SHORT PROBLEM:
Copy all the records below word for word, leaving out the pictures.

Spatial reasoning question records
■ ■ ■ ■ ■

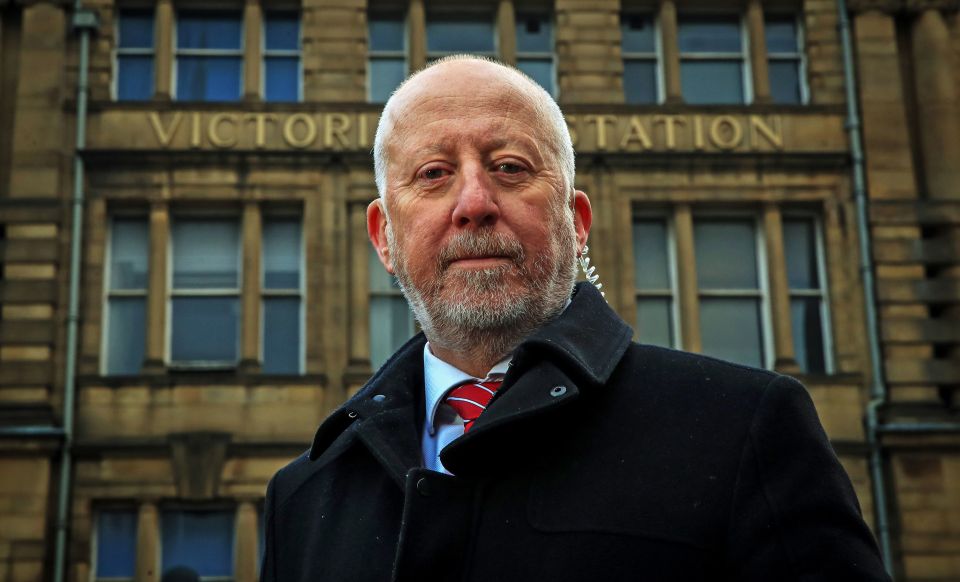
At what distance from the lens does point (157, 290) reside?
18.4 m

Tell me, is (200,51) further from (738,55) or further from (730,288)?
(730,288)

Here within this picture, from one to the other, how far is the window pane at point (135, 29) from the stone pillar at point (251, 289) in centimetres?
308

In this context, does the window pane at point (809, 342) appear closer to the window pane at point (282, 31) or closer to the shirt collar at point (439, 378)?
the window pane at point (282, 31)

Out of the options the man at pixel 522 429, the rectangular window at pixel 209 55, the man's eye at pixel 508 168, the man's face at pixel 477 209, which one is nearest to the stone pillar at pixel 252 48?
the rectangular window at pixel 209 55

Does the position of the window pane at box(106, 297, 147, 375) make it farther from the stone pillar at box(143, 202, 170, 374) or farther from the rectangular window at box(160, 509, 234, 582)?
the rectangular window at box(160, 509, 234, 582)

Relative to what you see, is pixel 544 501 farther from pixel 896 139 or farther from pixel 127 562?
pixel 896 139

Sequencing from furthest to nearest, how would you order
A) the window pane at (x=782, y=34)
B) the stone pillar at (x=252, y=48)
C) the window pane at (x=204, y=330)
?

■ ■ ■ ■ ■

RESPONSE TO THIS TASK:
At what distance from the lens does point (157, 290) reside?
18.4 m

Tell me, is (200,51) further from (738,55) or further from (730,288)?
(730,288)

Here within this picture, from one to the other, how far is the window pane at point (135, 29) from the stone pillar at point (251, 289) in centimetres?
308

In this context, does the window pane at point (809, 342) appear closer to the window pane at point (282, 31) or closer to the shirt collar at point (439, 378)?
the window pane at point (282, 31)

Out of the options the man at pixel 522 429, the rectangular window at pixel 209 55, the man's eye at pixel 508 168, the man's face at pixel 477 209, which one is nearest to the stone pillar at pixel 252 48?
the rectangular window at pixel 209 55

Does the position of the window pane at box(106, 297, 147, 375) make it farther from the stone pillar at box(143, 202, 170, 374) or farther from the rectangular window at box(160, 509, 234, 582)?
the rectangular window at box(160, 509, 234, 582)

Relative to what you see, is pixel 544 501 farther from pixel 896 139 or farther from pixel 127 562?
pixel 896 139

Sequencing from furthest to nearest, how would you order
A) the window pane at (x=782, y=34)
B) the stone pillar at (x=252, y=48)
C) the window pane at (x=204, y=330)
?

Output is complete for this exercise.